This week provided more proof that the US economy is steaming ahead. Economic growth in the fourth quarter trounced forecasts and gross domestic product increased 2.5% for the year. On Friday, there was even more good news for the US on the inflation front. The Federal Reserve’s preferred gauge of underlying price pressures – the core personal consumption expenditures price index (PCI), cooled to an almost three-year low in December, even with robust holiday spending. That report capped a year in which inflation retreated at a much faster rate than the Fed anticipated, all while a sturdy job market kept powering consumer spending. For the week, the S&P 500 finished 1.1% higher, the Nasdaq Composite gained 0.9% and the Dow Jones Industrials added 0.7%.

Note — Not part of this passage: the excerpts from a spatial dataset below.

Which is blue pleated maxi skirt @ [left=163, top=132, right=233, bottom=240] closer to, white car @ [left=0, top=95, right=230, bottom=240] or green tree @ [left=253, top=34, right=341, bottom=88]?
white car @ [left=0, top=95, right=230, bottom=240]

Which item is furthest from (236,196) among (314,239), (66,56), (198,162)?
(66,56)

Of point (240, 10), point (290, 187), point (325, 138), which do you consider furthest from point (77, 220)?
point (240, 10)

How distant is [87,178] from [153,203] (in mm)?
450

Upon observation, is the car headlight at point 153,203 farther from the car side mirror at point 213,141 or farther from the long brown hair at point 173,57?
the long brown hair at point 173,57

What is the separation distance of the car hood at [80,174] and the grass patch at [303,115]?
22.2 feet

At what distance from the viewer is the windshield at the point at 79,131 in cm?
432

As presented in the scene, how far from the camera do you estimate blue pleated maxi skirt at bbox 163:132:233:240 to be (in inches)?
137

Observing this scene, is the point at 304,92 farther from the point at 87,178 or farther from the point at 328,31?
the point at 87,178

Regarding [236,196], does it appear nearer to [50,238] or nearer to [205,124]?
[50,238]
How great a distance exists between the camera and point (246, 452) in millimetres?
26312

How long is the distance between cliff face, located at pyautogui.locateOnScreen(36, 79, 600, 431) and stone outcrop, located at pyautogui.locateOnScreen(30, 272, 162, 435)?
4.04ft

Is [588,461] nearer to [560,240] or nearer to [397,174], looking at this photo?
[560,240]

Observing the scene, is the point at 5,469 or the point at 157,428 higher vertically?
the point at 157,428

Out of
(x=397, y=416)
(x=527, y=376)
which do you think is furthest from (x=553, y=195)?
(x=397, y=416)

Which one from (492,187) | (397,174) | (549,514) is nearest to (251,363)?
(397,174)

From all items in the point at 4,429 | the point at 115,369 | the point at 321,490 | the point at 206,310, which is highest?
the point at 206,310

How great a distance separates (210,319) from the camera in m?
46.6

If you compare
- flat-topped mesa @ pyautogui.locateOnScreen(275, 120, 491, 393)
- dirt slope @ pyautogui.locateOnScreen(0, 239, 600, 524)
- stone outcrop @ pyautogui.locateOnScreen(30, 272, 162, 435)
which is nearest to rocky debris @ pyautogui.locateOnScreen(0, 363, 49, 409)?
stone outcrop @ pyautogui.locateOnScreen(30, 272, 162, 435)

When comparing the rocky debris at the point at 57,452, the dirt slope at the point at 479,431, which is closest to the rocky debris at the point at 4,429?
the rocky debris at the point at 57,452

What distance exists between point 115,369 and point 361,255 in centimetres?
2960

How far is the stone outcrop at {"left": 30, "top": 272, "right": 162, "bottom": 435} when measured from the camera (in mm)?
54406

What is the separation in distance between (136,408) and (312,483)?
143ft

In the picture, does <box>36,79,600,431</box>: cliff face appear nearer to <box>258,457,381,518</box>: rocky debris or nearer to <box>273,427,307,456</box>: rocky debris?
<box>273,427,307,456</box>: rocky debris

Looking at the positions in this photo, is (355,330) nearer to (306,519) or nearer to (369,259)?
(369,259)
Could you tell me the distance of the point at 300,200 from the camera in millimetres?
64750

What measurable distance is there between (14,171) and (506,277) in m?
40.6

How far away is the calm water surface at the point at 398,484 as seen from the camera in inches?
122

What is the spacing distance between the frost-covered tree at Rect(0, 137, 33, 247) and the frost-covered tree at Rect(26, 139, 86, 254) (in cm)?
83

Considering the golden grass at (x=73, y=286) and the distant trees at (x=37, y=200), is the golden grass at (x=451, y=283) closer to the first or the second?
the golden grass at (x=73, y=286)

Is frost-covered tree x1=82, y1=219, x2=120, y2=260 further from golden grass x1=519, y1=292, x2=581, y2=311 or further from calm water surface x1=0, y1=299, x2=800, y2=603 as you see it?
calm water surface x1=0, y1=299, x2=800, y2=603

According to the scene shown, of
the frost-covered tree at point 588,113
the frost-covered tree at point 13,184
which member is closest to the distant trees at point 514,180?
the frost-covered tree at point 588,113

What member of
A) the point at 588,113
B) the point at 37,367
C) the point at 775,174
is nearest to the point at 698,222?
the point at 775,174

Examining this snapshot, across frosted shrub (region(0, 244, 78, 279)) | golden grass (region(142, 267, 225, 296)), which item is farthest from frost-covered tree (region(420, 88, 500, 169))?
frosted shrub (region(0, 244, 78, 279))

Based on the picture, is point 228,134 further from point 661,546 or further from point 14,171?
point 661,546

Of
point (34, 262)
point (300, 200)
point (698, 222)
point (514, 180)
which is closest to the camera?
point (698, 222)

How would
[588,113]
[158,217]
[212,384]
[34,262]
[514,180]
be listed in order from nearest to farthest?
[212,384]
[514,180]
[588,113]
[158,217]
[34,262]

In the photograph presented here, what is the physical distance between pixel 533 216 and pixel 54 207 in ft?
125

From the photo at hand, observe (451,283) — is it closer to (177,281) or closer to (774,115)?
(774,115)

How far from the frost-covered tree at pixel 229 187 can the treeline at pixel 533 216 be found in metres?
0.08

Treasury Secretary Janet Yellen echoed the optimism at the Economic Club of Chicago this week saying “Instead of contracting, the economy has continued to grow. Consumers are seeing their fortunes improve, and I believe that if inflation stays low, they’ll begin to regain their confidence in the economy. It’s a good thing, reflective of strong, healthy spending and productivity improvements, and most likely not creating an inflationary challenge.”

What can go wrong?

Future Wealth’s View

Earnings thus far have been a mixed bag – Intel and Tesla disappointed, Netflix soared, TSMC and Applied Materials raised guidance and we still have a slew of big earnings next week. It appears that if corporate earnings keep up with expectations in 2024, the market could continue to rally. But, investors would be wise to pay attention to the numbers – just 27 days into 2024, and the S&P 500 has already blown past the consensus over where the index would finish the year. Helped by advances in Nvidia and Microsoft, the equity benchmark has been heading in the direction of 4,900 over the past week. This run up in the stock market reminds us of the words from Alan Greenspan in the 1990s of “irrational exuberance” that ultimately ended with the bursting of a speculative bubble. Even more worrisome is the wild ride in the 1920s that put the country into a decade-long depression.

With ~$6 trillion sitting on the sidelines in money market funds, the FOMO (Fear of MIssing Out) effect is sure to take hold, driving the markets even higher. But, the astute investor would be wise to look at fundamentals – valuation, cash flow, profitability, margins, debt etc. of each of their holdings as the stock market inches higher. Taking profits never hurt anyone.